*What is being asked*
Continue the step-by-step solution on the change in momentum of the projected body, starting right after its last sentence.

*Given passage*
========================================================================

A body of mass \(0.5 \mathrm{~kg}\) is projected under gravity with a speed of \(98 \mathrm{~m} / \mathrm{s}\) at an angle of \(30^{\circ}\) with the horizontal. The change in momentum (in magnitude) of the body is (a) \(24.5 \mathrm{~N}-\mathrm{s}\) (b) \(49.0 \mathrm{~N}-\mathrm{s}\) (c) \(98.0 \mathrm{~N}-\mathrm{s}\) (d) \(50.0 \mathrm{~N}-\mathrm{s}\)

Short Answer

Expert verified
The change in momentum (in magnitude) of the body is \(24.5 \mathrm{~N}-\mathrm{s}\) option (a).

Step by step solution

01

Find Initial Momentum

Since the body is initially projected with a speed of \(98 \mathrm{~m} / \mathrm{s}\), the initial momentum \(p_{i}\) can be calculated using the formula for momentum \(p=mv\). Hence, \(p_{i} = mv = 0.5 \mathrm{~kg} \times 98 \mathrm{~m} / \mathrm{s} = 49 \mathrm{~N}-\mathrm{s}\).

========================================================================

*Records*

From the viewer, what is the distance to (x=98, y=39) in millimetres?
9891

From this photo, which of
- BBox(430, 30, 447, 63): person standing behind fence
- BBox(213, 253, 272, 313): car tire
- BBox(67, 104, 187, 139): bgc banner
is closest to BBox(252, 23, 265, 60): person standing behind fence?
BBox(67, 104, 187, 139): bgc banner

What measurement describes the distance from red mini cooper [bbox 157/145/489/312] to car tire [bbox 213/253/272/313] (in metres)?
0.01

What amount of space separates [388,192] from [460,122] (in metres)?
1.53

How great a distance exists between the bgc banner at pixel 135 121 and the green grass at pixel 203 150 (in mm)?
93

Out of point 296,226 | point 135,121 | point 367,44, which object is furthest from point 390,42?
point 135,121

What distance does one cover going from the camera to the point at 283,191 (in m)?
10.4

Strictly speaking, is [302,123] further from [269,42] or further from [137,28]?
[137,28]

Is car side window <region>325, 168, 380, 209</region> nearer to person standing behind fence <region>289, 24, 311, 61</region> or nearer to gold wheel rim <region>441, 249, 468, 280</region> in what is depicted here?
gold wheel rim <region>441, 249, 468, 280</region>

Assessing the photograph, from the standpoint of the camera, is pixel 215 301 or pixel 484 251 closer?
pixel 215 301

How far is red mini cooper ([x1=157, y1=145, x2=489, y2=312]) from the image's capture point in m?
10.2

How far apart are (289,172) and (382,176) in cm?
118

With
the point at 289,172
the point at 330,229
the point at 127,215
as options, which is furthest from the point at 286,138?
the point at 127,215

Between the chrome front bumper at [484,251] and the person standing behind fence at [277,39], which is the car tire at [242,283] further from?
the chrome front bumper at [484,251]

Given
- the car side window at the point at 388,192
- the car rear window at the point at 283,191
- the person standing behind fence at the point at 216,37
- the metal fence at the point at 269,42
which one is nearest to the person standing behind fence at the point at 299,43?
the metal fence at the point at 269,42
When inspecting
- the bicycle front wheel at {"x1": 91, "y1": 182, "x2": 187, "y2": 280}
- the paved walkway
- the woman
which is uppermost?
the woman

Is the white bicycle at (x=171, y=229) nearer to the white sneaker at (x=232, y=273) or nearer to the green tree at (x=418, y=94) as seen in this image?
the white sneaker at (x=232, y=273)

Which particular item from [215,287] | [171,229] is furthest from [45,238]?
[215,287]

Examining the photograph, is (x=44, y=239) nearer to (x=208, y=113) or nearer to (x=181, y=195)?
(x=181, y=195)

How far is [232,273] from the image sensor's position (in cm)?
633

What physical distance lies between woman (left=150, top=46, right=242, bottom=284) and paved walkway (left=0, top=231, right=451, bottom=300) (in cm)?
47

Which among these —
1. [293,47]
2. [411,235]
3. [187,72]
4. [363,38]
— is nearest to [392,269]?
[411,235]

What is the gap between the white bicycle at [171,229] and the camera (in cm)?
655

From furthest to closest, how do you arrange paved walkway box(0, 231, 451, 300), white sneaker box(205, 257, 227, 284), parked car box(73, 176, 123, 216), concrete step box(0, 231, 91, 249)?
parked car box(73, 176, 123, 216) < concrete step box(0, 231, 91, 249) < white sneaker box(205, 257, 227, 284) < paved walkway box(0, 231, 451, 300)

========================================================================

*Output of the task*
02

Resolve the Initial Momentum

Since the body is projected at an angle of \(30^{\circ}\) with the horizontal, the initial momentum needs to be resolved into horizontal (\(p_{ix}\)) and vertical (\(p_{iy}\)) components. Using the trigonometric relationships we find: \(p_{ix} = p_{i} \cos 30^{\circ} = 49 \mathrm{~N}-\mathrm{s} \times \sqrt{3}/2\) and \(p_{iy} = p_{i} \sin 30^{\circ} = 49 \mathrm{~N}-\mathrm{s} \times 1/2\).
03

Find Final Momentum

At the maximum height of the projectile, the vertical velocity (and hence momentum) will be zero, but the horizontal velocity (and momentum) remains unchanged due to the absence of any horizontal force. The final momentum \(p_{f}\) can therefore be calculated as follows: \[p_{fx} = p_{ix} = 49 \mathrm{~N}-\mathrm{s} \times \sqrt{3}/2\] and \[p_{fy} = 0\].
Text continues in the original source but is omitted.